Researchers then attached the 1.3 kilogram (2.9 pound) electronic nose to a drone and sent it into the sky at a mid-size wastewater treatment plant in southern Spain between January and June. Flying over various plant facilities, the “sniffer drone” draws air through a ten-meter (33-foot) tube and analyzes the air in a sensor chamber.

“What is tricky about measuring odors is that it is a human perception and that it is not well defined”, explains co-author Maria Deseada Esclapez of Depuración de Aguas del Mediterráneo, a sanitation and sanitation service company. “We are not only trying to quantify particular or individual components of the emission, but also to predict the intensity of odors perceived by humans.”

The results demonstrated that the electronic nose on a drone was feasible for monitoring wastewater odors. When analyzing the same air samples in a field test, 10 of the 13 measurements of the electronic nose matched the human panel evaluations. Aided by the drone’s mobility and the AI ​​algorithm, the team also mapped the temporal and spatial concentration of odors and, for the first time, predicted the intensity of the odor from the drone measurements.
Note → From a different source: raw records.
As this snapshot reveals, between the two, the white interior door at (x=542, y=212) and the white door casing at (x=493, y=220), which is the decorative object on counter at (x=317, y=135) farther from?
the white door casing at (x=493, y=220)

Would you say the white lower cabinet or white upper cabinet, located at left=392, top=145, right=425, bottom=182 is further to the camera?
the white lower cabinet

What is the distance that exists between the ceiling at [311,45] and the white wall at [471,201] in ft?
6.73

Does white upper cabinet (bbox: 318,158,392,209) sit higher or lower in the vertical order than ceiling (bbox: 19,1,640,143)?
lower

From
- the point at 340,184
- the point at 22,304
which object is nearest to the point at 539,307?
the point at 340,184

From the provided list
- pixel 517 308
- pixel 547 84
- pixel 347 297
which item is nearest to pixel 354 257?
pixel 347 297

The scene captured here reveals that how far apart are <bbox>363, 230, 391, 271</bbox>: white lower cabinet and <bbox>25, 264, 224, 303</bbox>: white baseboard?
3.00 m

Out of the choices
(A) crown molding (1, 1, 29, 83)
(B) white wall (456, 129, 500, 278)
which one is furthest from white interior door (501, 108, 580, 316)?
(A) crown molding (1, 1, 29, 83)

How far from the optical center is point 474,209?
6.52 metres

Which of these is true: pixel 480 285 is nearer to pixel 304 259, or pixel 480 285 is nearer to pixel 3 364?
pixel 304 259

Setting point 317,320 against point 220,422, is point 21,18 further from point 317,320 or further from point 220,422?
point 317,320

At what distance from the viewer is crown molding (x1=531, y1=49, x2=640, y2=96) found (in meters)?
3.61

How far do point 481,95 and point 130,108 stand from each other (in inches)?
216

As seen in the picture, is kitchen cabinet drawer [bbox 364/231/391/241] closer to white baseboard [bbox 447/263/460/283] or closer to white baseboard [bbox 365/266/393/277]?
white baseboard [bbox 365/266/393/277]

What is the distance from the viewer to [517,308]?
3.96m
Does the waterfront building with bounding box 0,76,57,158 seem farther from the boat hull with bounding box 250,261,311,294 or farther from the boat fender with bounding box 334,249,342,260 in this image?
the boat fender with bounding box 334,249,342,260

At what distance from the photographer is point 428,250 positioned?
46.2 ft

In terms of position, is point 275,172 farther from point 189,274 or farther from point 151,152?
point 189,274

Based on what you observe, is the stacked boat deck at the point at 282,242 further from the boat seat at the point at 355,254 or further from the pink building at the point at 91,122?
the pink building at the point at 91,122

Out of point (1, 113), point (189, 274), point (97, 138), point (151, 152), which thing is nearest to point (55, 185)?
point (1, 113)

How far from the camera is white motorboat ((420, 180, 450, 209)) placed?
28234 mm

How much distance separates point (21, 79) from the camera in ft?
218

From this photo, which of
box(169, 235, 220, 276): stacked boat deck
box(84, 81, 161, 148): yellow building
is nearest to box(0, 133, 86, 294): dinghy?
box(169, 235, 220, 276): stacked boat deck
“We are extremely happy with the results, but we need more validation and to make the device more robust for actual plant operation,” says Marco. The team plans to reduce the additional weight of the electronic nose and develop a standardized process for the method. They also plan to further optimize the device against the influence of temperature, humidity and other environmental conditions that can affect accuracy.

“The work can also have implications for other facilities like landfills, composting factories or even large farms with cattle and pigs which are also known to produce all types of bad smells,” says Marco.

“We can’t wait to see what impact this work would have on the industry,” adds Esclapez.